··· Text

Commencement Confetti

An omnium-gatherum of notes and statistics, vital and otherwise

As seniors file into sweltering Memorial Church for their Baccalaureate service, the Rev. Mr. Gomes confiscates life-sustaining fluids. See the collection of water bottles at his feet. JANE REED
The wholehearted Harvard Band played "Harvardiana" Commencement afternoon. At the place where the audience shouts "Harvard! Harvard!" women present gave alternate, antiphonal shouts of "Radcliffe! Radcliffe!"-- perhaps with particular fervor this time because of the merger. Said a listener, "These were the sounds of a dying era, literally the last hurrahs."

AND A TICKET DOESN'T GUARANTEE A SEAT

A sign by Pusey Library seen the day before the great day offered a Commencement ticket for sale --for $150 or best offer. Earlier in the week, a sign by Piglet's house near the Science Center had advertised two for $75 each.

BLOWING HOT, COLD

Commencement impresarios took a few days to get the weather right. On the Monday of the week, fiftieth reunioners went to their afternoon symposium, "Technology Is Driving the Future," through embracing humidity and a temperature of 97 degrees Fahrenheit, a record for the date. The peonies in the perennial border in front of Loeb House were whimpering. Tuesday was a bit better: 92. Wednesday was plain cold--60 degrees in midafternoon, and grey--sweater weather. But Commencement Day was perfection: near cloudless, the firmament a pure, deep blue, kindly breezes, in the low 70s. These conditions persisted Friday and Saturday. The twenty-fifth reunioners come now on Tuesday and leave on Sunday--instead of their former Sunday-to-Friday behavior --so as to have a Saturday layover and lower airfares. Sunday was partly sunny as the last of them departed, full of the night before and its cocktails and dinner behind Harvard Stadium, its postprandial rock and roll to the music of The Fat City Band. Banners had been stowed, most chairs folded, and some tents collapsed, and the Yard's grass was on the comeback trail.
Richard Rouse, left, sheriff of Suffolk, and James DiPaola, sheriff of Middlesex, made their entrance at Commencement atop these splendid steeds. When asked if he rode often, Rouse replied, "Not as regularly as I should."

BATONMEISTER

Marshal's aides wield batons (painted black with red ends) at Commencement. The wooden batons are crafted by H. Holton Wood '40, a retired investment counselor from Dedham, Massachusetts, and a member of the Harvard Alumni Association's Committee for the Happy Observance of Commencement. Wood works for fun, gratis, in his shop at home.

FOR THE RECORD

The University awarded 6,487 degrees and 339 certificates at its 348th Commencement, June 10. The colleges granted 1,659 degrees; 52 men and 34 women graduated summa cum laude, up from last year's total of 70. The Law School released 710 graduates into the world, among them Julian Wing-Kai Poon, only the second person to earn a J.D. summa since 1982. H.A.A. outgoing president Ciji Ware, speaking at the association's annual meeting on Commencement afternoon, reported that 20 classes were reuning, with 384 classmates plus family or guests for the fiftieth and 553 classmates-plus for the twenty-fifth. Attendance for the twenty-fifth was down from the 700-plus of last year, but the class gift of $14 million was the second highest in history, again bested by the class of '73 (for more about annual giving, see "Recordbreakers"). Six alumnae from the Radcliffe class of 1929 celebrated their seventieth reunion. Some 29,000 participants packed the Yard on Commencement morning. There were no spectators.

······
··· Information given

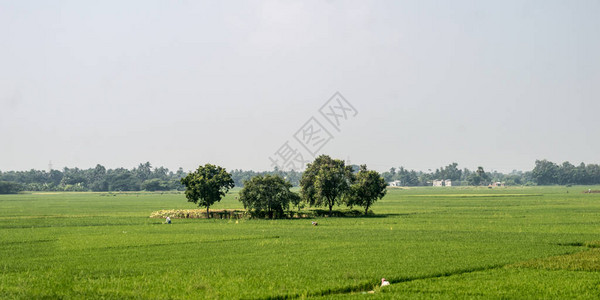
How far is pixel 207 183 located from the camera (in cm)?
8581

······
··· Information given

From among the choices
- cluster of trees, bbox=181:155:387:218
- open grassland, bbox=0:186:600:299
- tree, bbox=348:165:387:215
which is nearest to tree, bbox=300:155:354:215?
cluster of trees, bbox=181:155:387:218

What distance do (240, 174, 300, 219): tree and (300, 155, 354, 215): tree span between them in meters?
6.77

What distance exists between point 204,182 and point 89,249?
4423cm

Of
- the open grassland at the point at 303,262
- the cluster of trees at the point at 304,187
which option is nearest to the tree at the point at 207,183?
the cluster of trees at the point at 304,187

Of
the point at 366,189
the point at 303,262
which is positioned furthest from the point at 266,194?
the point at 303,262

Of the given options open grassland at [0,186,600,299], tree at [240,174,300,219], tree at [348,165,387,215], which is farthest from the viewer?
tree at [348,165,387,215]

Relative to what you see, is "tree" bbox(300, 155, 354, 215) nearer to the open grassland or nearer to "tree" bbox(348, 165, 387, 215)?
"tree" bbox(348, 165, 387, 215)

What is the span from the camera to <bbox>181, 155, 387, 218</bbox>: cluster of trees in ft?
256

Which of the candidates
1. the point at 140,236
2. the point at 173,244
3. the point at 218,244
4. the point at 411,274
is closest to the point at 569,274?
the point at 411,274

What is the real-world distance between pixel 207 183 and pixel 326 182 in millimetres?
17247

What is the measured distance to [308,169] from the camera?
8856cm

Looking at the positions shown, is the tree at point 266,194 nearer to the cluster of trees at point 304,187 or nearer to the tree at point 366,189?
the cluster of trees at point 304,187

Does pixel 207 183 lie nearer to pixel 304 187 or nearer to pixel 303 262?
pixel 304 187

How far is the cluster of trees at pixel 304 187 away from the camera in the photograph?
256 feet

······

● **Problem statement**
Could you resume the Harvard Commencement notes above, starting right after "There were no spectators."?

● **Result**
Leverett House accessories were the idea of Matthew Smith '99 of Fort Lauderdale, "the most ridiculous thing I could find to contrast with this solemn occasion."

THE MASSACHUSETTS MOUNTIES

The sheriffs of Middlesex and Suffolk Counties, who came to Commencement on horseback, let it be known that they wished to ride into Tercentenary Theatre at the head of the procession, but the Harvard powers-that-be refused, despite assurances that the horses were used to crowds. Moreover, marshal's aide Peter McKinney, former associate dean, who would have marched behind the horses, allegedly refused to carry a push-broom. At 9:15, when the Commencement caller summoned the president's division to the line of march, the worthies fell in briefly behind the mounted sheriffs, prompting the caller to announce, "The president's division is now advancing, led by the cavalry." But the sheriffs, dutifully, soon dismounted. They evidently had so enjoyed their equestrian outing that they kept the horses on hand and rode them here and there in the Old Yard, aimlessly but harmlessly, at lunchtime. During the morning exercises, President Rudenstine called upon Middlesex sheriff James DiPaola, a ham, to intervene when degree candidates from the Business School cheered themselves excessively. The sheriff rose from his seat at the edge of the stage, strode imperiously forward, and demanded order, which did indeed ensue.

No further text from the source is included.